‘I see a woman with many friends who love her, who will do whatever it takes to protect her and make sure she is safe and can live somewhere safe. Like my house. I have a spare room with a soft bed and cushions and a cream dressing table. You won’t fall and hurt yourself at my house, Polly.’
Polly hated every second of it.
She tried to cover up the bruises with her hands, stared at the floor and looked as though she was trying to shrivel into her shame. I wondered how many times she had stood like that in front of the monster who decorated her arms.
It would be a long road, no doubt, but we were only getting started with Polly.
Hester then tried to move on to phase two of the evening, but we weren’t ready. We jostled her into the special place before the mirror and forced her to look at herself.
‘Hester, underneath that chain mail, you have the biggest heart of anyone I know,’ said Ebony, a quiet soprano who spent most of the time caring for her elderly parents.
Hester snorted.
‘Don’t you dare snort. It’s our turn now,’ Janice barked. ‘I see the woman who brought me dinner and sat and ate it with me every night for two weeks after my no-good, cheating, brain-in-his-pants husband ran off with the tart with no heart. That’s above and beyond the call of duty. You go above and beyond.’
We carried on around the circle.
I said, ‘I see a woman who cares more about us than about what we think of her. Who is prepared to be disliked and moaned about if it means we can be better women. That’s a rare and courageous thing. You are selfless, Hester.’
‘Got something in your eye, Hester?’ Millie asked.
Hester spun around like a soldier on parade. ‘Enough! We are now twelve minutes behind schedule, thanks to your sentimentality. Please assemble before the mantelpiece in concert formation. Quickly now!’
Our brief mutiny over, we all formed a huddle in front of the hearth. Before we had a chance to wonder why, Hester ordered us to ‘remind yourself of the most pleasing thing someone said to you in front of the mirror.’ We did. There was a flash, and Hester took our picture. She handed it to Yasmin, an ITwhizz, who took a couple of minutes setting it up on Marilyn’s enormous television.
First, she showed a still of the choir practice when we had been recorded. Then she flicked to today’s photograph.
Were they the same women? We looked taller, stronger, freer. Beautiful. All of us except for Polly, who looked miserable and terrified. We looked raw, and we looked real.
‘Choir. Do you need make-up and fancy fashion to be beautiful?’
No, ma’am, we did not.
‘What do you need?’
We called out the answers: confidence, to feel good about ourselves, to relax, great friends, honesty, to feel proud, to know we’re loved, to know we are accepted. We needed each other.
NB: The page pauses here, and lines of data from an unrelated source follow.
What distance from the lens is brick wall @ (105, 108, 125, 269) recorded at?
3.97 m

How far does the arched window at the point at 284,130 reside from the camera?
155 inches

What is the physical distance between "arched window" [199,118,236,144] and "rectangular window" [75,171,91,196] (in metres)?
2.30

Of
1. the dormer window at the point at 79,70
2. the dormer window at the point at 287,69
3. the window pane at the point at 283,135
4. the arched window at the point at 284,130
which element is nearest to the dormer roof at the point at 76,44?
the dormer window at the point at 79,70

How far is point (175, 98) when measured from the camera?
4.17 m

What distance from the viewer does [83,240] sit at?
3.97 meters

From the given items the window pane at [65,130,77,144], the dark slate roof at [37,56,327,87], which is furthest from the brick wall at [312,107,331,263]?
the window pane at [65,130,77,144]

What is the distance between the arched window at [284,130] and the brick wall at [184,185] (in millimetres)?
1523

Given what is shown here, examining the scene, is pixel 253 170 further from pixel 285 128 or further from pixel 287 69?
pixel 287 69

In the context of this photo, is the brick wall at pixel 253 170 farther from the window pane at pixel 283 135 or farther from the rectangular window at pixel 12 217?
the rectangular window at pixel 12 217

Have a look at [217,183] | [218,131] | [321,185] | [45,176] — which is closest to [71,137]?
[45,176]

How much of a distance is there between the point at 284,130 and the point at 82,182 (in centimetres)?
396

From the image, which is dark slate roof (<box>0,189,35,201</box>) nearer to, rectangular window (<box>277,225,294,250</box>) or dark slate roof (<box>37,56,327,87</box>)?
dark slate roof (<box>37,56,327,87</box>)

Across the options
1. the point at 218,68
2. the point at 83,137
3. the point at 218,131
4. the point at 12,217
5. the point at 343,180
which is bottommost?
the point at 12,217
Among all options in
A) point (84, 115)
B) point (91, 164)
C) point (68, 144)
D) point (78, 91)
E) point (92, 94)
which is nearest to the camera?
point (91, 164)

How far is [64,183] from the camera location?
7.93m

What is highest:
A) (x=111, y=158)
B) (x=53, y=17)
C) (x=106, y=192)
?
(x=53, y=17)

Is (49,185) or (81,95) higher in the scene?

Were all choirs like this?
Or only the great ones?
‘Now. This is what makes me mad!’ Hester smacked her hands together. Uh oh. ‘Why did you need a special meeting, bullying, make-up remover, a pile of white T-shirts, and a mirror to discover this? Why are you not telling each other this stuff all the time? Why does it take a crisis, or a tragedy, or a birthday – or someone to die – before we can spell out what it is that makes them unique, and marvellous? What are you so afraid of?’
She glowered at us all.
‘I tell you this. And it is not a threat; it is a vow. If we resort back to them’ – she flapped one hand distastefully at the rehearsal recording – ‘we will do this again. And full nudity will be required. Rowan.’
Rowan reopened her suitcase and took out a bag of hairbrushes, like those you would get in a salon. She then took out straighteners, curlers, rollers, and a load of clips, grips and other hairdressing equipment.
‘Right. Hester said if we did okay, I could do your hair. If you want. But I have to get my bus in an hour so it can’t be everyone.’
‘Rowan, if you can sort this squirrel’s nest, I’ll give you a lift home,’ Leona said.
Kim put up her hand. ‘I can help, Rowan. I did a bit of styling on my beauty course.’
So, the weird evening morphed into a pyjama party, only with white T-shirts instead of pyjamas. Marilyn and I fetched more drinks and cakes while the choir were primped and styled in Rowan and Kim’s capable hands. Rowan instinctively knew what would suit each of us.
‘Can you cut hair, Rowan?’ Mags asked, while Rowan began a complicated type of chignon.